The celebrated d’Alembert was the fruit of one of her amours; the father was the Chevalier Destouches. The infant was, in the first instance, deserted by its parents; it was left on the steps of the church of St. John de la Ronde, where it was found in such a state of weakness that, instead of sending it to the Foundling Hospital, the commissary of police humanely gave it to the wife of a poor glazier to be nursed. Such a want of maternal feeling, had it not been in some measure atoned for, would have justified a sarcasm of the Abbé Trublet, who, on some one praising to him the mild disposition of Madame de Tencin, replied, “Oh, yes! if she had an interest in poisoning you, she would choose the mildest poison for the purpose.” The parents are, however, said to have relented in the course of a few days; the father settled on him a pension of 1200 livres.

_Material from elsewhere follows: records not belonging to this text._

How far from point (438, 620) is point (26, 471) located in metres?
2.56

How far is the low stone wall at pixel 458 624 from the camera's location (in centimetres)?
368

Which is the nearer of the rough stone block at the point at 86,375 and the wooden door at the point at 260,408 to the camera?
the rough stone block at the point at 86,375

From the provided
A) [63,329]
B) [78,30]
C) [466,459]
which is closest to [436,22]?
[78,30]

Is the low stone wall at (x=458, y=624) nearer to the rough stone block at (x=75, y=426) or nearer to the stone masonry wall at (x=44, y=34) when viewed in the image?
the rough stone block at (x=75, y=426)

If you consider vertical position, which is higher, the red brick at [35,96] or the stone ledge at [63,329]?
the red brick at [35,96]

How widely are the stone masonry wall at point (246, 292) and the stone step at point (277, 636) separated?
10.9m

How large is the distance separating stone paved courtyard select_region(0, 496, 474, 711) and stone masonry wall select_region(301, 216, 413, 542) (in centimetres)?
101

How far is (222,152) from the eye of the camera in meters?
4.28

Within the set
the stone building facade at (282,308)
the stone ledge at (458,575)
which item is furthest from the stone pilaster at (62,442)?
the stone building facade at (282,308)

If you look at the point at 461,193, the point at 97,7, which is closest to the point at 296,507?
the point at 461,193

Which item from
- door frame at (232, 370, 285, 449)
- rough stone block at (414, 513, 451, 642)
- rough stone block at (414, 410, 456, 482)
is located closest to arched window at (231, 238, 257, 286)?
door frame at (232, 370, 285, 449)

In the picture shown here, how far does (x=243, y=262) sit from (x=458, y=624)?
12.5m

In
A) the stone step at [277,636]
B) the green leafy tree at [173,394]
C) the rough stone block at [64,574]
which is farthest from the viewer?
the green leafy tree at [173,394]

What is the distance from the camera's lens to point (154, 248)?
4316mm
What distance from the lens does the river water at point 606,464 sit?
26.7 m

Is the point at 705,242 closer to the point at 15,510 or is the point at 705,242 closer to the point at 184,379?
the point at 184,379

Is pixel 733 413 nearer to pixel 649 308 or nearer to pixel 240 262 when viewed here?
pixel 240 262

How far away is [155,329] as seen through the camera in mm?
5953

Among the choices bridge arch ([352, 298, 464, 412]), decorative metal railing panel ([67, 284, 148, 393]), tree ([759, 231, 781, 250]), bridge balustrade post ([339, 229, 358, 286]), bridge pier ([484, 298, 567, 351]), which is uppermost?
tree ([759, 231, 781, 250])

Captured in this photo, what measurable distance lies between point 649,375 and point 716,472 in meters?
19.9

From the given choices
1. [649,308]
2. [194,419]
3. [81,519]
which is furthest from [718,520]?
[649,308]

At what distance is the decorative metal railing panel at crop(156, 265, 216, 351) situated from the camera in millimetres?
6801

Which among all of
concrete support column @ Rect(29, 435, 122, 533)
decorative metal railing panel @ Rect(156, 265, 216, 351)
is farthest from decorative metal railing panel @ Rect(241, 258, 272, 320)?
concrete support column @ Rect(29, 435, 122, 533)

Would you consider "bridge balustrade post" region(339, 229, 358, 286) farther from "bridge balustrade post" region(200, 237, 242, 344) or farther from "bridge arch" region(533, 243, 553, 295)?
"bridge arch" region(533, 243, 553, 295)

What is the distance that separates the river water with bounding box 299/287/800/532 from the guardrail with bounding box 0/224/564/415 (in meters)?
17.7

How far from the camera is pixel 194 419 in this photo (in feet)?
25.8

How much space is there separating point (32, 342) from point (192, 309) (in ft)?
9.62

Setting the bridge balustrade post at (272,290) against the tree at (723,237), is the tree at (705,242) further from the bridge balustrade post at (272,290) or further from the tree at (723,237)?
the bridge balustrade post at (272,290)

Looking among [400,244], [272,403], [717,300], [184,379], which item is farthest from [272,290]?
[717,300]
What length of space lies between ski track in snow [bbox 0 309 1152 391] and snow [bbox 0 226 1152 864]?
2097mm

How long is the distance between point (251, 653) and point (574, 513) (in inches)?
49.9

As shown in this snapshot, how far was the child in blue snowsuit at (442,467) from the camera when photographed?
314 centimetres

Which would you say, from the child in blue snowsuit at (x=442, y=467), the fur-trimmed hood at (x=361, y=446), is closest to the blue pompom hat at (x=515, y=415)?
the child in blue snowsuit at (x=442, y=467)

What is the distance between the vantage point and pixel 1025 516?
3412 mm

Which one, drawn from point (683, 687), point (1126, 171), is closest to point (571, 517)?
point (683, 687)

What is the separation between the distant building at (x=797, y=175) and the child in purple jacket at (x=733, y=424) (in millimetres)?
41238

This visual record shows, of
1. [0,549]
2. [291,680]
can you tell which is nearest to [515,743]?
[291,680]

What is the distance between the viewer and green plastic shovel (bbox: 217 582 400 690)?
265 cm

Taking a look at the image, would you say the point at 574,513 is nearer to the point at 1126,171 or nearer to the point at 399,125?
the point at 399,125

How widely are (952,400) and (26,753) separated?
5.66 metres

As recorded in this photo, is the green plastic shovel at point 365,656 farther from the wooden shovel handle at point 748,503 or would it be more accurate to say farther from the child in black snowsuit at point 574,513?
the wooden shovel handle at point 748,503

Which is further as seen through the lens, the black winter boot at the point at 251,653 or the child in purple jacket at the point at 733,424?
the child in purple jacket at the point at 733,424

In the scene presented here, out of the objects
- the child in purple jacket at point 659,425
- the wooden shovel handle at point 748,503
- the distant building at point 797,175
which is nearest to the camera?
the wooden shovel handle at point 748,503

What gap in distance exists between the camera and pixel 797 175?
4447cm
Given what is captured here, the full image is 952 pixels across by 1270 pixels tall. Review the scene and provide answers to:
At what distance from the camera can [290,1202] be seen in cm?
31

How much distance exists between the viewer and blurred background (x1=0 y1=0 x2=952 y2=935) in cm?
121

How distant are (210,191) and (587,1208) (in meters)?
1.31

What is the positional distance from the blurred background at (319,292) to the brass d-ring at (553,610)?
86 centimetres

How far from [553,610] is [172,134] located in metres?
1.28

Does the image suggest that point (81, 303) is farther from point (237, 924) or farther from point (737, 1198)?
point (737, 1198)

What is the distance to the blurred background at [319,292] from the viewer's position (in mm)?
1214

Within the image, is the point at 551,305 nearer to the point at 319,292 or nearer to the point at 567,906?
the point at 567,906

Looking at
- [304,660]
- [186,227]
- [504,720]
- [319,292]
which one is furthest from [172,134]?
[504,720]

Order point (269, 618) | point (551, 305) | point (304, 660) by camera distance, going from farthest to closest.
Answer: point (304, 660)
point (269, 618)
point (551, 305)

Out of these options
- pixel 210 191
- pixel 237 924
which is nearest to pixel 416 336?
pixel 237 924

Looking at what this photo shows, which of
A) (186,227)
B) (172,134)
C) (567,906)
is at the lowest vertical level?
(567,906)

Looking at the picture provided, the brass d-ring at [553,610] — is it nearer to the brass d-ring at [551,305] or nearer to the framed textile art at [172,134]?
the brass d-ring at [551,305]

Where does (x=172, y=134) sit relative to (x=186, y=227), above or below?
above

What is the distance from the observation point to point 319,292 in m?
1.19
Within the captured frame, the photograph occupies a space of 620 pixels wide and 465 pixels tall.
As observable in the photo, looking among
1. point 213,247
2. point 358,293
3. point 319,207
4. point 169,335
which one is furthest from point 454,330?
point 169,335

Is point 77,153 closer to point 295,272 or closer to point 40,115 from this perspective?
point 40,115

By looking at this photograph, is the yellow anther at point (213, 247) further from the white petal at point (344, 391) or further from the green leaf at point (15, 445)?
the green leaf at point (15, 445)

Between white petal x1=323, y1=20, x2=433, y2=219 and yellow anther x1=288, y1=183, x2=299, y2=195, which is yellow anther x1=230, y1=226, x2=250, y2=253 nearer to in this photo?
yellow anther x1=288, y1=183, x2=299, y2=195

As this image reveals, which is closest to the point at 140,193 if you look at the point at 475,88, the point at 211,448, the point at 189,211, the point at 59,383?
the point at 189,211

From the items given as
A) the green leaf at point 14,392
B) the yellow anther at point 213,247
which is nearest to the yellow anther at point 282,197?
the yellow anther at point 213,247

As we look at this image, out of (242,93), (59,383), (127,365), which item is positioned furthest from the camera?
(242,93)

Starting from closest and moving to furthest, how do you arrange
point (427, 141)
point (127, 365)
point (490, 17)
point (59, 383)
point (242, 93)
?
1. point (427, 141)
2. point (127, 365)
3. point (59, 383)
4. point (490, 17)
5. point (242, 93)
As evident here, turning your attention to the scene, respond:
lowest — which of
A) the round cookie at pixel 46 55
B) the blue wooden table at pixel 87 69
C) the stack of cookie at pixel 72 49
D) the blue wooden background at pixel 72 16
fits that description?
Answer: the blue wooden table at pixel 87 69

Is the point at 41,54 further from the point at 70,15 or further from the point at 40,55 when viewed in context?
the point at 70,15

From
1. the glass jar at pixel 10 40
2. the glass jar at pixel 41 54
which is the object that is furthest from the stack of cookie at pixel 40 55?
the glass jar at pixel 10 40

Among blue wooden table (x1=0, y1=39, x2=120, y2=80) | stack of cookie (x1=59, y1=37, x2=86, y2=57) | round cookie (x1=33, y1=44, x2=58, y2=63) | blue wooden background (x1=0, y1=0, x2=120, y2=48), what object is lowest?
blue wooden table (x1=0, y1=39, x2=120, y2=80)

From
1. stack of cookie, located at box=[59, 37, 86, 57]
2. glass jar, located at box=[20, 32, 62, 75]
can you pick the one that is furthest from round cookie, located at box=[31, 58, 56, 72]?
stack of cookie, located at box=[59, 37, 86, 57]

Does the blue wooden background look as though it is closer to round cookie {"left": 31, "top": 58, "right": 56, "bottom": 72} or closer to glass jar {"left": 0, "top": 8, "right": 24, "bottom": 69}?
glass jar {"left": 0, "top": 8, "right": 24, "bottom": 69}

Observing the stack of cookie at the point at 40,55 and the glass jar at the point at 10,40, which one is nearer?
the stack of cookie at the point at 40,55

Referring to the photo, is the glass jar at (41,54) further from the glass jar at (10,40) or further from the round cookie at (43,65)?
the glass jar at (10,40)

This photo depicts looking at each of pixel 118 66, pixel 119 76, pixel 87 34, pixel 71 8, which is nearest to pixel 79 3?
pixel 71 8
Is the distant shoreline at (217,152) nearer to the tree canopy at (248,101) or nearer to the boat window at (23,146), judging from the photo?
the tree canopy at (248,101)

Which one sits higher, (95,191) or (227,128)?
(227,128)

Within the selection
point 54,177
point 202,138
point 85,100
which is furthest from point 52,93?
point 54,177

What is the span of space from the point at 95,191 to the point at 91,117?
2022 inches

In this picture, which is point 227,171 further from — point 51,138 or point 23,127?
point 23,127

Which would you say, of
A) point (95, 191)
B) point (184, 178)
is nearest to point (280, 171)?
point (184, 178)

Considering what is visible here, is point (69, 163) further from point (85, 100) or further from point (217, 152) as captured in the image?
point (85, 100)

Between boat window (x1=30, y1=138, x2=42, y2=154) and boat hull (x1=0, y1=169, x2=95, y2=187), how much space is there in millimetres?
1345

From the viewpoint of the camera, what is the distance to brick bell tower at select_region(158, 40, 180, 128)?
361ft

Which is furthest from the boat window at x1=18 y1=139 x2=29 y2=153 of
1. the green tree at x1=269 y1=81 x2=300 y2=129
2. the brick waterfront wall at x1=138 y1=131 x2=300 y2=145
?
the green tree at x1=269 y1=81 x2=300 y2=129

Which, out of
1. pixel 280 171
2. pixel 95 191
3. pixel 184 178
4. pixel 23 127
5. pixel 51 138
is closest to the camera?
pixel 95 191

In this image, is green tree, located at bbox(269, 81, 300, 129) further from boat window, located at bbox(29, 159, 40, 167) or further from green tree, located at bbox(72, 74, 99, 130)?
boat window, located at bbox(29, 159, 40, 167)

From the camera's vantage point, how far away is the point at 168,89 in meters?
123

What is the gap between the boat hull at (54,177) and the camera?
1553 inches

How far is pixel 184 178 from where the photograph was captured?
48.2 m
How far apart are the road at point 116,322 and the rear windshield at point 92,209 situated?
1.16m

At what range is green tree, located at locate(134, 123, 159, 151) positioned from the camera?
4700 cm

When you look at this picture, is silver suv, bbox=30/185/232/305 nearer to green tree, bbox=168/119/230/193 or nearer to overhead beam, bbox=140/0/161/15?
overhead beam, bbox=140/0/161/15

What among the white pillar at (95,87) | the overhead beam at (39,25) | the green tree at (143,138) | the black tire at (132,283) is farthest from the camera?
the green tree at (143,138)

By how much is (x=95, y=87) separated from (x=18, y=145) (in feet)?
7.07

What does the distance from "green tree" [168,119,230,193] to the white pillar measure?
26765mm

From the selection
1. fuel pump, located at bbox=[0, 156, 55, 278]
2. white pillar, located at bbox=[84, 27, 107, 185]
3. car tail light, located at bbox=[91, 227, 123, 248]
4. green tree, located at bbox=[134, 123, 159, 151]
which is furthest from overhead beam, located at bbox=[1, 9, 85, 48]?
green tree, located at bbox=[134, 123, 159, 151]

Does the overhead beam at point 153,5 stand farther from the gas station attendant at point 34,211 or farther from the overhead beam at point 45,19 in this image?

It was the fatal result of another of her amours that gave her a place in the Bastile. In 1726, La Fresnaye, one of the members of the Great Council, shot himself through the head at her house. A paper in his handwriting was found, in which he declared that, if ever he died a violent death, she would be the cause of it. From this paper, which certainly bears on the face of it a very different meaning, it was hastily and harshly concluded, that she had a hand in his murder. She was consequently committed to the Concièrgerie, whence she was removed to the Bastile; but she was not long a prisoner.
In her later years, the conduct of Madame de Tencin underwent a complete reformation; the catastrophe of La Fresnaye perhaps contributed to the change. She kept up a correspondence with Cardinal Lambertini, which was not discontinued when he became Pope Benedict XIV., and her house was the resort of all the wit and talent of Paris, with Fontenelle and Montesquieu at their head. Her assemblage of literary men she used jocosely to call her menagerie, and her animals, and it was her custom, on New-year’s-day, to present each individual with two ells of velvet, for a pair of breeches. It is not easy to suppress a smile at the ludicrous idea of such a present. Madame de Tencin died in 1749. Her three romances, the Count de Comminge, the Siege of Calais, and the Misfortunes of Love, still deservedly maintain a high rank among works of that class. It has been said, that she was assisted in writing them by two of her nephews; but the truth of this is at least doubtful.